Unit APPLIED HYDROGEOLOGY

Course
Geosciences for risk and environment management
Study-unit Code
A002113
Curriculum
Geosciences for environmental sustainability
Teacher
Valter Ulderico Dragoni
Teachers
  • Valter Ulderico Dragoni
Hours
  • 42 ore - Valter Ulderico Dragoni
CFU
6
Course Regulation
Coorte 2021
Offered
2021/22
Learning activities
Caratterizzante
Area
Discipline geomorfologiche e geologiche applicative
Academic discipline
GEO/05
Type of study-unit
Opzionale (Optional)
Type of learning activities
Attività formativa monodisciplinare
Language of instruction
ENGLISH
Contents
SUMMARY OF THE PROGRAM
The water cycle, hydrological systems, continuity equation, water budget. Discharge of rivers, canals, and pipes; flow measurement. Chezy and Manning equations.

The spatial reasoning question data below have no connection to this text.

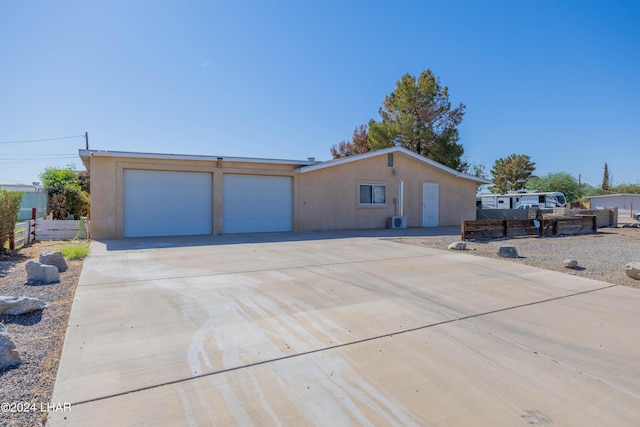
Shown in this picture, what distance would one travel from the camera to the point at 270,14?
39.5 ft

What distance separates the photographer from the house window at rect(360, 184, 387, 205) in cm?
1652

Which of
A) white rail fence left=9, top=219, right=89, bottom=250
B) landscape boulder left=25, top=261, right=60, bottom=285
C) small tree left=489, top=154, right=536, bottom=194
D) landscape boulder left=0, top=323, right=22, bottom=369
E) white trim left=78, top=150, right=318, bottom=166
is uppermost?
small tree left=489, top=154, right=536, bottom=194

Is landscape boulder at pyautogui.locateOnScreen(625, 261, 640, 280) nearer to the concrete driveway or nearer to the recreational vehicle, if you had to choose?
the concrete driveway

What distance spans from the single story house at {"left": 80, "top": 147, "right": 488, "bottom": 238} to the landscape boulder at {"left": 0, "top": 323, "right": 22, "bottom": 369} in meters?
9.94

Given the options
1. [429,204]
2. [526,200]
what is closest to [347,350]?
[429,204]

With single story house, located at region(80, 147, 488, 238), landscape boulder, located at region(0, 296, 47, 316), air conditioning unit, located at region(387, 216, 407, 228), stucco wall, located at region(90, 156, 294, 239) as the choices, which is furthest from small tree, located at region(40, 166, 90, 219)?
air conditioning unit, located at region(387, 216, 407, 228)

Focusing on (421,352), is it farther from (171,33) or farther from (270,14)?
(171,33)

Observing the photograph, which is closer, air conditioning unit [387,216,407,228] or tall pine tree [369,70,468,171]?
air conditioning unit [387,216,407,228]

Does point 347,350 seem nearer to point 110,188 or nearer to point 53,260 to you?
point 53,260

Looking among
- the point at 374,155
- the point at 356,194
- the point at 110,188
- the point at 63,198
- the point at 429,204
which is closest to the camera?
the point at 110,188

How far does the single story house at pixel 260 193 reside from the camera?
470 inches

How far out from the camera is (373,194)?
1677 cm

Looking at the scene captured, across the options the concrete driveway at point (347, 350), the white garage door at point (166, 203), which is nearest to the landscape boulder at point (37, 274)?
the concrete driveway at point (347, 350)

Temperature, rain, evaporation, evapotranspiration, infiltration (measurement and estimation).
Concept system and model. Underground water, basic terms. Piezometric head and hydraulic potential.
Darcy's equation (also in terms of Bernoulli's Equation). Reynolds number, validity of Darcy's equation. Hydraulic conductivity, permeability, and their measurement.
Dupuit-Forchheimer hypothesis and Darcy's equation as a solution of a differential equation. Solution of some elementary groundwater problems.
Isotropy and anisotropy, refraction of flow lines. Flow parallel and orthogonal to the stratification.
Flow nets. Transformation of anisotropic media into isotropic media via the Forchheimer equation. Filtration force and consequences. Piezometric maps, relations between surface water and groundwater.
Hydraulics of wells. Steady-state and unsteady-status. The inverse problem. Pumping tests.
Superposition principle and its applications to groundwater systems. Real and theoretical aquifers, aquifer hydraulics with undisturbed inclined piezometric head.
Well tests: step-drawdown test, well efficiency, optimal discharge. Well-fields.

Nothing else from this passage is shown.